Il n'en demeure pas moins que la Constitution accorde le droit d'utiliser sa langue maternelle et de choisir sa langue de communication, mais ne prévoit aucune mesure pour mettre le tout en pratique. Dans les faits, certains représentants des minorités ethniques participent à la vie politique vietnamienne. Ils peuvent occuper des postes clefs dans des organismes nationaux et locaux, mais en recourant nécessairement à la langue vietnamienne.

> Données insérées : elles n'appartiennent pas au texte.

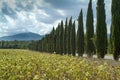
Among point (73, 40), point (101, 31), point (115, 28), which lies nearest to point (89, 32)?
point (101, 31)

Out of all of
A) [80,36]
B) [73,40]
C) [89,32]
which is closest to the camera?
[89,32]

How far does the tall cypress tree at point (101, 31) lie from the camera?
35.9m

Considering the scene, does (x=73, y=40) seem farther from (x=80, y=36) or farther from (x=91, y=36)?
(x=91, y=36)

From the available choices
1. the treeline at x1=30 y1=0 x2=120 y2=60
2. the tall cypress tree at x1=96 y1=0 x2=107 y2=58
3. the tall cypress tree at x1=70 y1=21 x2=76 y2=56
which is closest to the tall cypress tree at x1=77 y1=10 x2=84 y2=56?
the treeline at x1=30 y1=0 x2=120 y2=60

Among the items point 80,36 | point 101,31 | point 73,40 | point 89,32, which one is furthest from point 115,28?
point 73,40

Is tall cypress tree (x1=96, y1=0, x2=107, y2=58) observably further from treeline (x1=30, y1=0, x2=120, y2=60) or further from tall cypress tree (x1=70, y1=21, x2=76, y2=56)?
tall cypress tree (x1=70, y1=21, x2=76, y2=56)

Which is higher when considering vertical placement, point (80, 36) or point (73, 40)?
point (80, 36)

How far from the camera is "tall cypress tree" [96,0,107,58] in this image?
118 ft

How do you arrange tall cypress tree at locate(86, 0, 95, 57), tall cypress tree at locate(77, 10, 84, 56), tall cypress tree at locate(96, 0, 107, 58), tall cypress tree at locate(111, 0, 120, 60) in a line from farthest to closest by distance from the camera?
1. tall cypress tree at locate(77, 10, 84, 56)
2. tall cypress tree at locate(86, 0, 95, 57)
3. tall cypress tree at locate(96, 0, 107, 58)
4. tall cypress tree at locate(111, 0, 120, 60)

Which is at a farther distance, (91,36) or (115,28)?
(91,36)

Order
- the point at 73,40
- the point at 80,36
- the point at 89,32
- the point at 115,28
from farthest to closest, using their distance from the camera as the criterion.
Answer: the point at 73,40
the point at 80,36
the point at 89,32
the point at 115,28

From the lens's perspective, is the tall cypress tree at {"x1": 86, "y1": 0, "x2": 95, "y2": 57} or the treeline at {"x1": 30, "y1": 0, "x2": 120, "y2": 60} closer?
the treeline at {"x1": 30, "y1": 0, "x2": 120, "y2": 60}

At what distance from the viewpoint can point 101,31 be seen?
36719 mm

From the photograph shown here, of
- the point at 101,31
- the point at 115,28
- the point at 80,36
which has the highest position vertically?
the point at 80,36
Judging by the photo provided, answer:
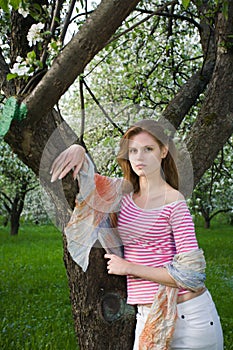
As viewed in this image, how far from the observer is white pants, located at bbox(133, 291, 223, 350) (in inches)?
87.7

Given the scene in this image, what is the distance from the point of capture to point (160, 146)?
2336mm

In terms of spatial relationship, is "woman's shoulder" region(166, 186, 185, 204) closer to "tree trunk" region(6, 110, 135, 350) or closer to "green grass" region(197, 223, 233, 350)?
"tree trunk" region(6, 110, 135, 350)

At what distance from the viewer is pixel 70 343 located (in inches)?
202

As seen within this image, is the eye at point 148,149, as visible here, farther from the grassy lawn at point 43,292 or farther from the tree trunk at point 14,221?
the tree trunk at point 14,221

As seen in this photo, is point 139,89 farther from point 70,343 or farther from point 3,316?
point 3,316

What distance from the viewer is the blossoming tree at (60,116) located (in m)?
2.44

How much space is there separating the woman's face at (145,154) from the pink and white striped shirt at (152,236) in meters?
0.17

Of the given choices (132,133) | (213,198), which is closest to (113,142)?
(132,133)

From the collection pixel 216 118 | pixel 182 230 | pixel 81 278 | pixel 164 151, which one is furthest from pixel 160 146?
pixel 216 118

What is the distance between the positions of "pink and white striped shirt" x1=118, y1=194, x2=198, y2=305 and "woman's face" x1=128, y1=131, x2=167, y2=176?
173 millimetres

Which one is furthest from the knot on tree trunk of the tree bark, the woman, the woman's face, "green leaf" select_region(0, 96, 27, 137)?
"green leaf" select_region(0, 96, 27, 137)

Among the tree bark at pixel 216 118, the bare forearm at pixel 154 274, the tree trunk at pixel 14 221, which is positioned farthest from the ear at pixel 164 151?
the tree trunk at pixel 14 221

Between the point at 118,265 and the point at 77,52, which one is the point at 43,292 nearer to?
the point at 118,265

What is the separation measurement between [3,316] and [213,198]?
8.71 meters
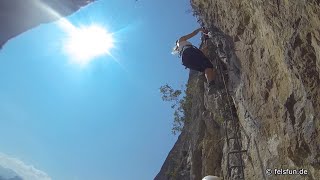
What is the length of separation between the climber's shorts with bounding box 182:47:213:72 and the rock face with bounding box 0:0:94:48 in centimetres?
3396

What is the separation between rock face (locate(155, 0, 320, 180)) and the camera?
12.5 feet

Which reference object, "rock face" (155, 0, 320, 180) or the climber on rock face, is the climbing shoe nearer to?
the climber on rock face

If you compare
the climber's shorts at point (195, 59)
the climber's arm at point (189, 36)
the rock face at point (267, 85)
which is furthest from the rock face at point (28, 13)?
the rock face at point (267, 85)

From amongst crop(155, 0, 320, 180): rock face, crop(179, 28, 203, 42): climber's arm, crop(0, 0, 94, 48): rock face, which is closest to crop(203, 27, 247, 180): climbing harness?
crop(155, 0, 320, 180): rock face

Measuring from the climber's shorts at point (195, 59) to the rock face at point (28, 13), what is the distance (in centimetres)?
3396

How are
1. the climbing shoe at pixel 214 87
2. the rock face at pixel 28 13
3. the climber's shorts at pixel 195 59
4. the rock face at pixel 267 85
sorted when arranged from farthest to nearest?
the rock face at pixel 28 13 → the climber's shorts at pixel 195 59 → the climbing shoe at pixel 214 87 → the rock face at pixel 267 85

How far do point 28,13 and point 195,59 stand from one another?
35948mm

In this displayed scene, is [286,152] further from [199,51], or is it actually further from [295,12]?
[199,51]

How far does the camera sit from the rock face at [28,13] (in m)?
37.7

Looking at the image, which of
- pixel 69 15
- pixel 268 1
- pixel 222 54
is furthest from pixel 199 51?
pixel 69 15

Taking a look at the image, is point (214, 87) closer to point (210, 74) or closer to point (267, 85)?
point (210, 74)

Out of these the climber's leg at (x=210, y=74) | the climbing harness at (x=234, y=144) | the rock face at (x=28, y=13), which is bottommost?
the climbing harness at (x=234, y=144)

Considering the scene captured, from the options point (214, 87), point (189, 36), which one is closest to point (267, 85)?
point (214, 87)

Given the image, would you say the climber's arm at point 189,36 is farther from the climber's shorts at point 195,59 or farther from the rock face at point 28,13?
the rock face at point 28,13
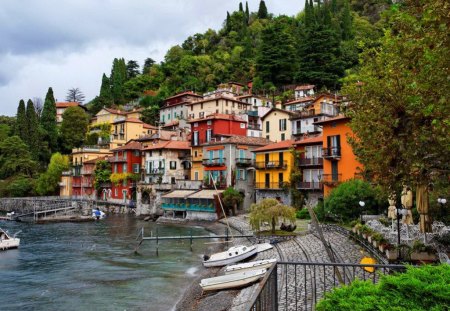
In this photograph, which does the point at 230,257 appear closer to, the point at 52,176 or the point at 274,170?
the point at 274,170

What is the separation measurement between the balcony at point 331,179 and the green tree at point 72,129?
75.6m

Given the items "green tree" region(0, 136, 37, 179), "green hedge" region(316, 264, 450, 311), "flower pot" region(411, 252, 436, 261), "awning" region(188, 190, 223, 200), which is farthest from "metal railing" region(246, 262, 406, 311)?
"green tree" region(0, 136, 37, 179)

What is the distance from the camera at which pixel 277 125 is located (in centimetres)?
6612

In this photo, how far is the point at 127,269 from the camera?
29.3m

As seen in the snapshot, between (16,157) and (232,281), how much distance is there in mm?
84937

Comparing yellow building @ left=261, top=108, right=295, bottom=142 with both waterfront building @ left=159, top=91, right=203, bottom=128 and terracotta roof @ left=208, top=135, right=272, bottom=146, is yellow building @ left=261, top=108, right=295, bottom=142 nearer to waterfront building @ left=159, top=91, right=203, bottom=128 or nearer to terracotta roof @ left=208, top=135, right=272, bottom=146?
terracotta roof @ left=208, top=135, right=272, bottom=146

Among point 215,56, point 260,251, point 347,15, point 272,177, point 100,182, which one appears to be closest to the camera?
point 260,251

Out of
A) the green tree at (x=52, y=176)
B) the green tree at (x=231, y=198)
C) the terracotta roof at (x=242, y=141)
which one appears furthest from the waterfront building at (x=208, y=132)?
the green tree at (x=52, y=176)

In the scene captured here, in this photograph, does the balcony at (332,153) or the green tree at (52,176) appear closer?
the balcony at (332,153)

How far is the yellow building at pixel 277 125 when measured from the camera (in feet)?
213

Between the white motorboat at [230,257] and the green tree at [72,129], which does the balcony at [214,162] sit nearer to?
the white motorboat at [230,257]

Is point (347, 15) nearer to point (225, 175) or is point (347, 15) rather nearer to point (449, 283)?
point (225, 175)

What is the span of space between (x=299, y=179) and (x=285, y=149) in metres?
4.36

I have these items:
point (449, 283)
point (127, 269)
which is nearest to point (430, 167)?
point (449, 283)
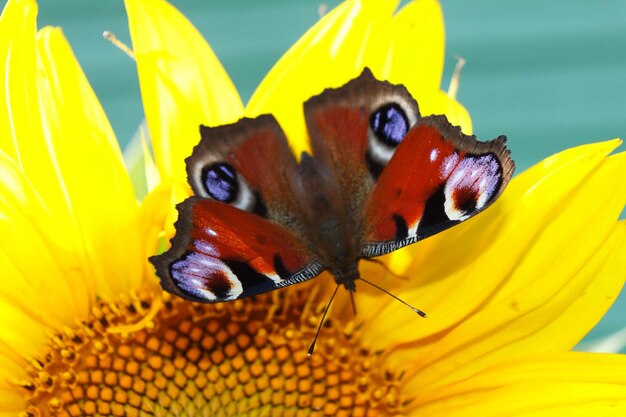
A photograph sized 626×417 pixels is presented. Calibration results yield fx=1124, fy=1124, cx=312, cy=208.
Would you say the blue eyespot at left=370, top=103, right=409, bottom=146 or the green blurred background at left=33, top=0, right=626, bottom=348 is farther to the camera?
A: the green blurred background at left=33, top=0, right=626, bottom=348

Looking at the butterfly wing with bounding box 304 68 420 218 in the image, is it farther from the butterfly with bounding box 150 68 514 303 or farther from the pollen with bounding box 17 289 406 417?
the pollen with bounding box 17 289 406 417

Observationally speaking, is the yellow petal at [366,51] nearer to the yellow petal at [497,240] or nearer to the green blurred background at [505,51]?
the yellow petal at [497,240]

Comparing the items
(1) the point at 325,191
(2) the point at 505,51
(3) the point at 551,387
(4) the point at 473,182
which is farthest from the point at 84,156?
(2) the point at 505,51

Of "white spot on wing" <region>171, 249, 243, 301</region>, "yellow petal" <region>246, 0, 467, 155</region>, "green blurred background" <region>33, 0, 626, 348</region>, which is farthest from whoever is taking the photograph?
"green blurred background" <region>33, 0, 626, 348</region>

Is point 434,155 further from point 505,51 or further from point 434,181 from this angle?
point 505,51

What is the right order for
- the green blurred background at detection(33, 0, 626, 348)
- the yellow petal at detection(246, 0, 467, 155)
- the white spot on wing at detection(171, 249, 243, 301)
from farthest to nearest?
the green blurred background at detection(33, 0, 626, 348)
the yellow petal at detection(246, 0, 467, 155)
the white spot on wing at detection(171, 249, 243, 301)

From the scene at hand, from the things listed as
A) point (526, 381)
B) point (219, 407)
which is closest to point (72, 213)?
point (219, 407)

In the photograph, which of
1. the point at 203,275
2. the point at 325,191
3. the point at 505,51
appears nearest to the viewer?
the point at 203,275

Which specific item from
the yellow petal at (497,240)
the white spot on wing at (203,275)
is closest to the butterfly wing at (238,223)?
the white spot on wing at (203,275)

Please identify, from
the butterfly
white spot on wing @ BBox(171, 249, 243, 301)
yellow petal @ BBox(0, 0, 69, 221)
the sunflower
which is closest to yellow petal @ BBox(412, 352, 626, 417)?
the sunflower
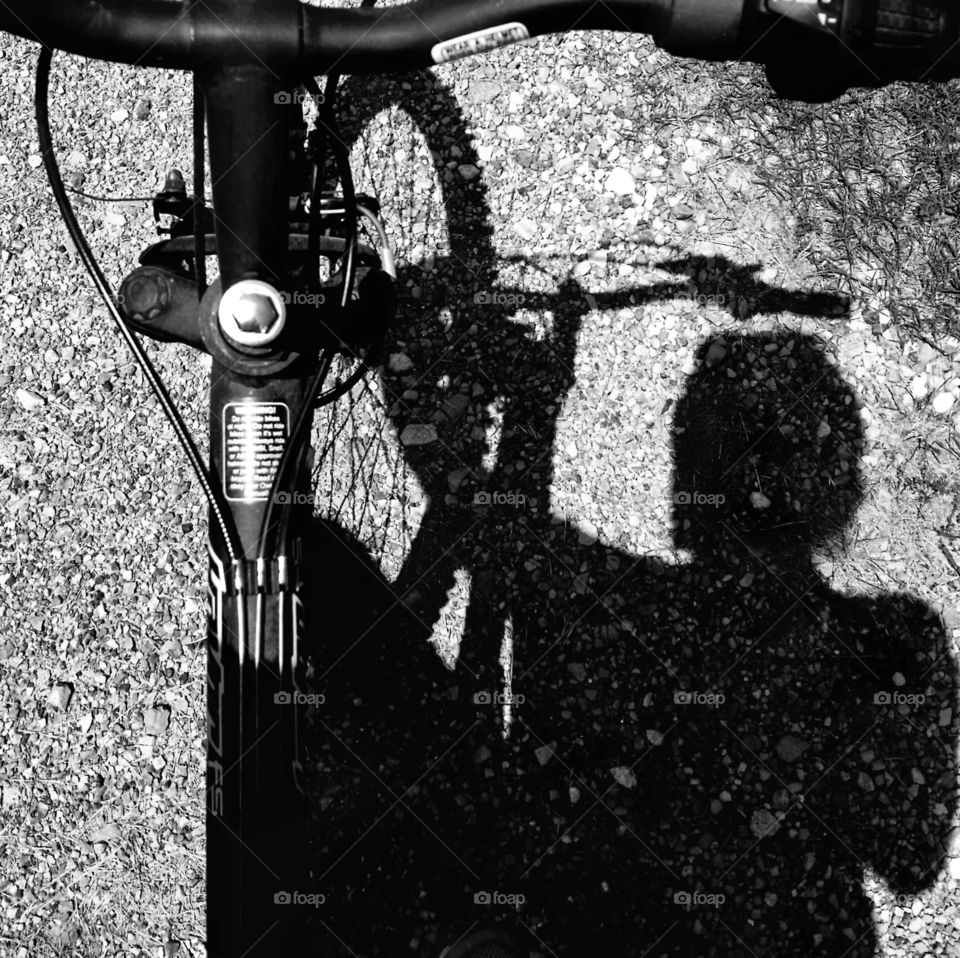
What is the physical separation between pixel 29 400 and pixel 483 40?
325cm

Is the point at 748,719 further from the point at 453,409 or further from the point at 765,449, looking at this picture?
the point at 453,409

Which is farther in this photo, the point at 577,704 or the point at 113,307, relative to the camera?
the point at 577,704

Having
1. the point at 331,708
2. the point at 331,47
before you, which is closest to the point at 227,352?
the point at 331,47

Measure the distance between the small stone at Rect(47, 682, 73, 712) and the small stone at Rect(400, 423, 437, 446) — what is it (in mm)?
1761

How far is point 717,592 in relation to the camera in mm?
3949

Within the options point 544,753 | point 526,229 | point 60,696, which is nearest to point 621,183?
point 526,229

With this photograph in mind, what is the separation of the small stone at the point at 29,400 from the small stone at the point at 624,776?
3.03 metres

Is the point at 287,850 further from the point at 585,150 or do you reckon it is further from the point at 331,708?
the point at 585,150

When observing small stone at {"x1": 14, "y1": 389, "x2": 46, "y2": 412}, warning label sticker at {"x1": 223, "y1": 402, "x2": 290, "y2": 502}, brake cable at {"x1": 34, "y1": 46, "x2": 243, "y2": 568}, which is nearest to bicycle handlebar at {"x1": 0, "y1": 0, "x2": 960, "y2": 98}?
brake cable at {"x1": 34, "y1": 46, "x2": 243, "y2": 568}

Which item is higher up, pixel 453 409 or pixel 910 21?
pixel 910 21

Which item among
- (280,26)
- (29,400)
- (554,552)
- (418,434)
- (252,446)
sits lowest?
(554,552)

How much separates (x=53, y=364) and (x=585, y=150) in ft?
8.89

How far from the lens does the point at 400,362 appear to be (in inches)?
168

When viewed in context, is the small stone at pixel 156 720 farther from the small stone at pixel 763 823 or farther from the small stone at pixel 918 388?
the small stone at pixel 918 388
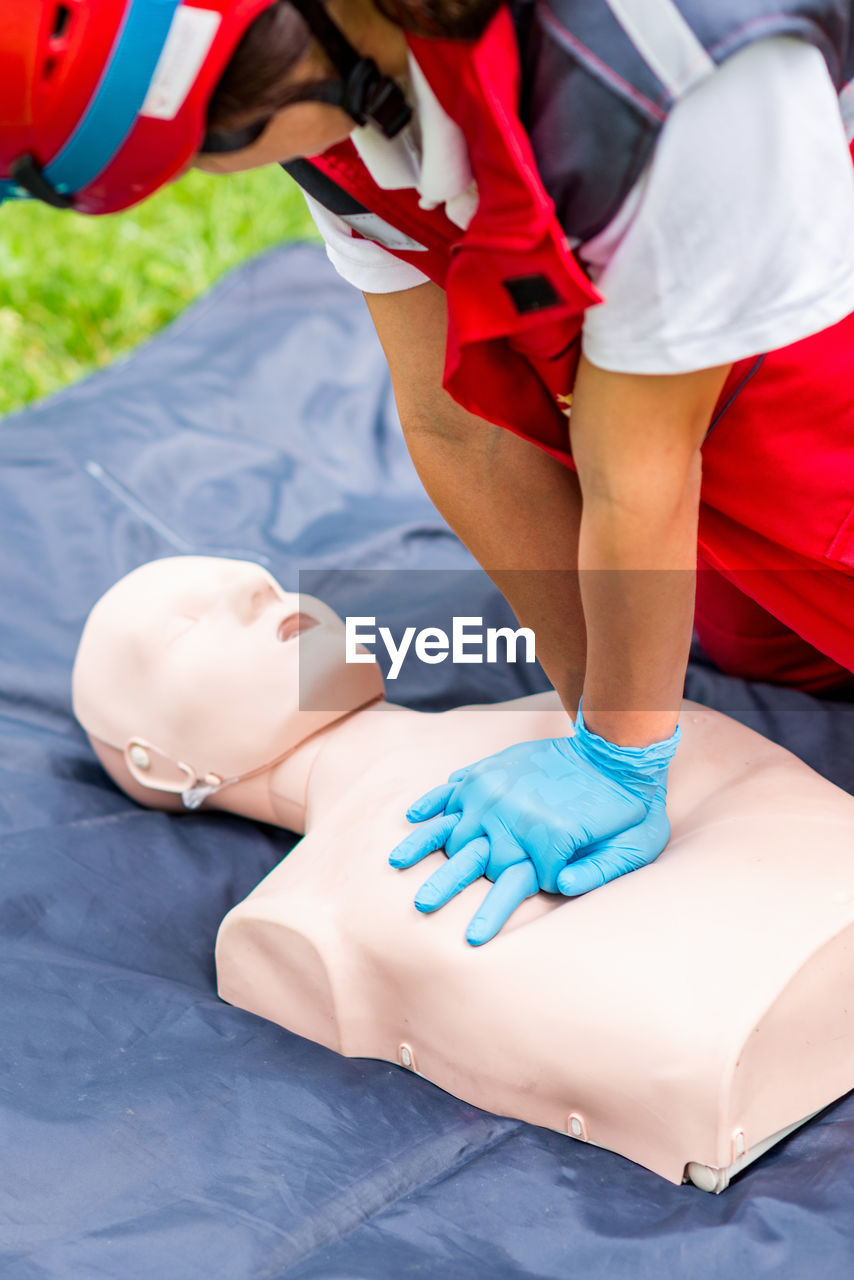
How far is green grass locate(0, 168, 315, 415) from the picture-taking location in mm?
3316

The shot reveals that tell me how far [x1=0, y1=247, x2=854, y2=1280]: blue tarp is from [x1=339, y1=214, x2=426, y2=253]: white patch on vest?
77 centimetres

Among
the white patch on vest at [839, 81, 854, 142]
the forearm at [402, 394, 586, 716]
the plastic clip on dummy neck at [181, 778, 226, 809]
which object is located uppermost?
the white patch on vest at [839, 81, 854, 142]

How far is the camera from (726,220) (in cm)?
91

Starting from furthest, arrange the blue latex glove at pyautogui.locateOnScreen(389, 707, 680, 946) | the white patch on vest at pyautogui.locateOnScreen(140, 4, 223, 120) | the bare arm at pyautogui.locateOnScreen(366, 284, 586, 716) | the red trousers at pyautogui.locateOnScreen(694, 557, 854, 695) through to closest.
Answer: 1. the red trousers at pyautogui.locateOnScreen(694, 557, 854, 695)
2. the bare arm at pyautogui.locateOnScreen(366, 284, 586, 716)
3. the blue latex glove at pyautogui.locateOnScreen(389, 707, 680, 946)
4. the white patch on vest at pyautogui.locateOnScreen(140, 4, 223, 120)

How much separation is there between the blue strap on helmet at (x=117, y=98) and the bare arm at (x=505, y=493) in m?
0.60

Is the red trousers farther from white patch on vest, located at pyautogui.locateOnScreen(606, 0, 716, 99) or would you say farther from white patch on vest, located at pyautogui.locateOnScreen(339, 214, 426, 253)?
white patch on vest, located at pyautogui.locateOnScreen(606, 0, 716, 99)

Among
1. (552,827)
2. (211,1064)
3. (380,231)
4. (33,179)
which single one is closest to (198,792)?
(211,1064)

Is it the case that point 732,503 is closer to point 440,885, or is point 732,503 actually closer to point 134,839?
point 440,885

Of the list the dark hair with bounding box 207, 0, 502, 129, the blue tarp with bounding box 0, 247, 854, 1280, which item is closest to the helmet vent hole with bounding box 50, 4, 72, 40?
the dark hair with bounding box 207, 0, 502, 129

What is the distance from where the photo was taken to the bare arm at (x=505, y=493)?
1526mm

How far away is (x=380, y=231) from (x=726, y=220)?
53cm

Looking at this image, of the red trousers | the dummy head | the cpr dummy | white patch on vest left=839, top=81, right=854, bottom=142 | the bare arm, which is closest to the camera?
white patch on vest left=839, top=81, right=854, bottom=142

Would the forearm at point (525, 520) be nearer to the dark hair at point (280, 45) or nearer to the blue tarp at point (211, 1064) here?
the blue tarp at point (211, 1064)

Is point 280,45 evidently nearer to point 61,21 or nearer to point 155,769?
point 61,21
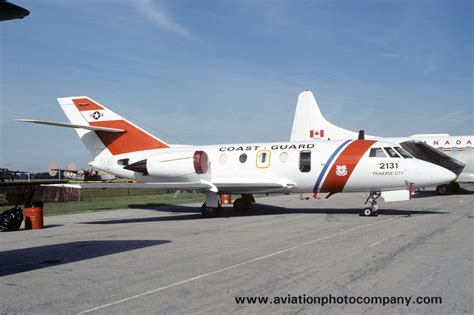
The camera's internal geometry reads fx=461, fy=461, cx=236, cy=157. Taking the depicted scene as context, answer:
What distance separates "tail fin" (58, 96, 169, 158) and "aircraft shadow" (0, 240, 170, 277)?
34.2 ft

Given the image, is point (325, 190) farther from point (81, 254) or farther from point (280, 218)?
point (81, 254)

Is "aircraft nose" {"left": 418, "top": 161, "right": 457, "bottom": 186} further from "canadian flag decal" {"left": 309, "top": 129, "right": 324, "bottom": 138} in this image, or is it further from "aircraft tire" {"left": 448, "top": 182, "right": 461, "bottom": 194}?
"canadian flag decal" {"left": 309, "top": 129, "right": 324, "bottom": 138}

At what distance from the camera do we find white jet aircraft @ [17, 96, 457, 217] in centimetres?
1738

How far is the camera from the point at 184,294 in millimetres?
6504

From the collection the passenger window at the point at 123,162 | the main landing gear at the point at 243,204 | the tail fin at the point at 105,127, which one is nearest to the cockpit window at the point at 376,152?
the main landing gear at the point at 243,204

4.2 La reconnaissance des minorités
Plusieurs lois vietnamiennes font mention des minorités ethniques, sans jamais en désigner une seule. Par exemple, la Loi sur l'égalité des sexes (2006) soutient les activités pour l'égalité des sexes dans les régions éloignées et montagneuses, dans les régions où vivent des groupes de minorités ethniques et dans des régions où les conditions socio-économiques sont extrêmement difficiles:
Article 7
Politique de l'État en matière d'égalité des sexes
5) Soutenir les activités pour l'égalité des sexes dans les zones éloignées et montagneuses, dans les zones où vivent des groupes de minorités ethniques et dans des régions où les conditions socio-économiques sont extrêmement difficiles; aider à créer les conditions nécessaires pour augmenter l'IDG (1) dans les industries, les régions et les localités où il est inférieur à la moyenne de l'ensemble du pays. |
L'article 8 du Décret n° 39 sur la publicité (2001) prescrit que toute publicité doit se faire en vietnamien, sauf dans certains cas, notamment lorsque la langue vietnamienne, la langue d'une minorité ethnique au Vietnam et une langue étrangère sont utilisées dans le même produit publicitaire:
Article 8
2) Lorsque la langue vietnamienne, la langue d'une minorité ethnique au Vietnam et une langue étrangère sont utilisées dans le même produit publicitaire, la langue vietnamienne doit être inscrite en premier, suivie de la langue de la minorité ethnique et ensuite de la langue étrangère; et la taille des lettres de la langue de la minorité ethnique et de la langue étrangère ne doit pas dépasser la taille des lettres de la langue vietnamienne. |
L'inconvénient de reconnaître les langues minoritaires dans la publicité, c'est de ne pas trouver de publicité dans ces langues.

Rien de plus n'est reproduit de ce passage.